--- TEXT EXCERPT Enclosed Below ---
The details were made concrete today: My family and I leave for Las Vegas on Wednesday afternoon, after Dad and Meridith get home from work at La Mesa, with enough time for Meridith to change, and we arrive most likely toward 9 or 10 p.m. It takes four hours from where we are to Las Vegas (Just like South Florida to Orlando), but we stop in Baker, which is the halfway point to Las Vegas and is at the true beginning of the Mojave Desert (Los Angeles can say whatever it wants about being at the foot of the Mojave, but Baker faces the true desert), at the rest stop/gas station there, and I also want to stop at Alien Fresh Jerky right near the rest stop. I love the alien theming they do there (Including a car with alien figures inside, including an alien baby in the backseat), as well as the many varieties of jerky.
At the rest stop, we eat at the small food court there, Mom and Meridith most likely from the A&W counter, and me from Subway this time. A root beer float and cheese curds are very nice, but they would have been a requirement by my vastly overweight self a few years ago. I'm not that way anymore, and even though Las Vegas is a land of countless pleasures, I'm going to live in moderation from the start, even as a tourist. If you're just there for vacation, and you live securely wherever you're from, you can be as wild as you want, or as easygoing as you want. You'll have the experiences, you'll have the memories, and then you go home.
--- End of Enclosed TEXT EXCERPT ---
--- INPUT DATA Enclosed Below ---
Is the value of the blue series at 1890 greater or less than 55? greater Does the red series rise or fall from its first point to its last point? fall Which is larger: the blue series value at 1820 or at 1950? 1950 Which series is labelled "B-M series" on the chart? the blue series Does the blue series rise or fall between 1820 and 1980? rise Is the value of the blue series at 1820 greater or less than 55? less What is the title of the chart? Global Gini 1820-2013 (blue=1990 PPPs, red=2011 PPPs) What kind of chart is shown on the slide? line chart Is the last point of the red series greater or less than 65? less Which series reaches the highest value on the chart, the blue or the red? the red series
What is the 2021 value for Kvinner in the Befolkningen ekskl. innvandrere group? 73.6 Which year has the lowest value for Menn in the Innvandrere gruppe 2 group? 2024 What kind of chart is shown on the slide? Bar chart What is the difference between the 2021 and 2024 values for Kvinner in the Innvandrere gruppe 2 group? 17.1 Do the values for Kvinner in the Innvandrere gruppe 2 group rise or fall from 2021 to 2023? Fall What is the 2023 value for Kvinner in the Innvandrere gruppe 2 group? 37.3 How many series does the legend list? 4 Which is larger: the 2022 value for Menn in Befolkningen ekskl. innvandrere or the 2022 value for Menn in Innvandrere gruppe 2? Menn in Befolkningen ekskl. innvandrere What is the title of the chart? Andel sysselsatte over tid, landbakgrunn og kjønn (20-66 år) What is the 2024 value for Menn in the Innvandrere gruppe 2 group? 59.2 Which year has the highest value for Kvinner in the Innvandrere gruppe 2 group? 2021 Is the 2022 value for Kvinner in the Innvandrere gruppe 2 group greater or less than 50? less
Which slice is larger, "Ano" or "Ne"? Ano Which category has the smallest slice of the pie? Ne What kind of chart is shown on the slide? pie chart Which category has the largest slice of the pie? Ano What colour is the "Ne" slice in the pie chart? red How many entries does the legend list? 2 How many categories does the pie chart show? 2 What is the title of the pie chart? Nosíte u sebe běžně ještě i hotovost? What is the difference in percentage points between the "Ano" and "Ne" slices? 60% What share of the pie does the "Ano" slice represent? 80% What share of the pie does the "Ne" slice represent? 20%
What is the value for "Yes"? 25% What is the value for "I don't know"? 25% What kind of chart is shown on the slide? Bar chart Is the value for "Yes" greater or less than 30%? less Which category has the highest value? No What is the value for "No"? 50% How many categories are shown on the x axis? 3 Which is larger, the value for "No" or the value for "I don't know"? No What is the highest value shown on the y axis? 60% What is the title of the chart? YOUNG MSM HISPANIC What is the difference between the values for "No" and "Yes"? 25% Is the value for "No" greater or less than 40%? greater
--- End of Enclosed INPUT DATA ---
In the Las Vegas trip text, which town is named as the halfway point on the drive?

Baker